Nevertheless, Kansai says although available data shows a decline in automobile production or stagnation in new vehicle demand due to COVID-19, “forecasts suggest that automobile production will recover and expand on a global basis.”
For Nairobi-based Crown Paints, a leading market player in East Africa, it was only the construction industry, particularly residential repairs and improvements, that showed resilience under COVID-19 in 2020 with “performance of many other sectors of the economy decreased due to adverse effects of the lockdown.”
Going forward, the domination of East Africa’s automotive industry by North America and European OEMs is likely to influence how adoption and enactment of the global emissions regulations by Kenya, Tanzania, Uganda, Rwanda, Burundi and South Sudan, all members of the EAC.
The OEMs have to a large extent embraced the best industry norms in their countries of origin in regard to automotive paint additives and refinish coatings products.
For example, the European Union has, through Directive 2004/42/EC of the European Parliament and of the Council of 21 April 2004, safeguarded the environment by regulating emissions of volatile organic compounds (VOCs) arising from the use of among other products, the organic solvents in vehicle refinishing sub-sector.
Some of the EU-based OEMs that have made forays into EA include Europe’s Volkswagen, PSA Peugeot-Citroen, Renault-Nissan, Fiat Group and BMW, and many of them may have shifted focus to the use of waterborne technology in their country of origin in compliance with the VOC emission regulations.
If the international OEMs adopt, enact and comply with VOC emission rules in their East Africa operations, then waterborne paints, which contain nearly 75% of water and approximately 25% of other solvents, would most likely dominate the region’s automotive paints and coatings market.
In East Africa, Kenya, Tanzania, Uganda, Burundi and Rwanda agreed two years ago to move towards Euro 4/IV vehicle emission standards as well as legislate periodic emissions testing for in-use vehicles.

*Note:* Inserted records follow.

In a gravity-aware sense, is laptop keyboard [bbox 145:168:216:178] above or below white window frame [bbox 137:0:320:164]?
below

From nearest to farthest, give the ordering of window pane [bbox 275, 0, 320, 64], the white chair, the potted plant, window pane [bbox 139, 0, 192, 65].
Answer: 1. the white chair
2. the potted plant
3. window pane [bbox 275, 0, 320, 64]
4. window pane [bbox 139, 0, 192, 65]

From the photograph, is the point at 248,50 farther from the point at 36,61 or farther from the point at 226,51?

Such legislation would also ensure enactment of stringent vehicle regulations to control the importation or assembly of vehicles with no or obsolete emission technologies.
Meanwhile, Kenya and Uganda are currently promoting motor vehicle production by local car makers to support industrial growth and job creation. This initiative is expected to increase the number of affordable vehicles in East Africa that would support growth of the region’s automotive paints market.

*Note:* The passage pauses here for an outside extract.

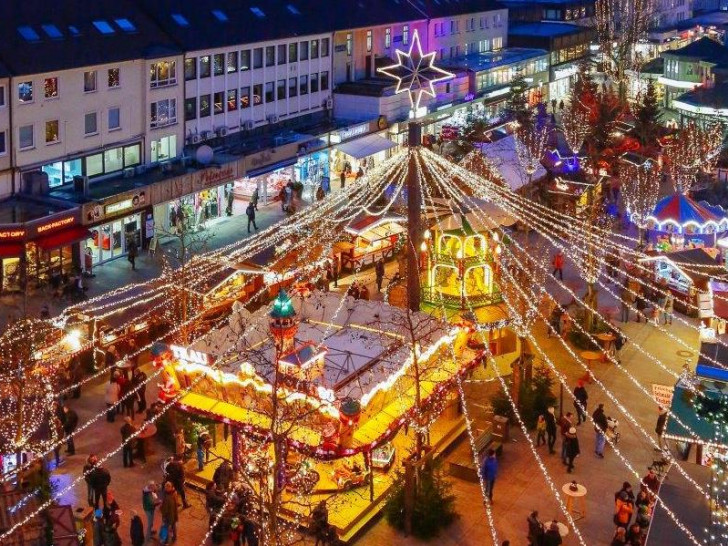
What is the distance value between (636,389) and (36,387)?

For Kenya, Mobius is the dominant local car manufacturer. There are four other five major motor vehicle assemblers with an annual capacity of 46,000 units.
Uganda is also investing in the Kiira Motors project that the government says will produce 5,000 vehicles annually starting with buses and trucks. The project is 78% complete according to Planning Minister Amos Lugoloobi.
As the global automotive industry embraces new business strategies to ensure post COVID-19 recovery, the East Africa market is likely to remain resilient, fueling demand in automotive paints.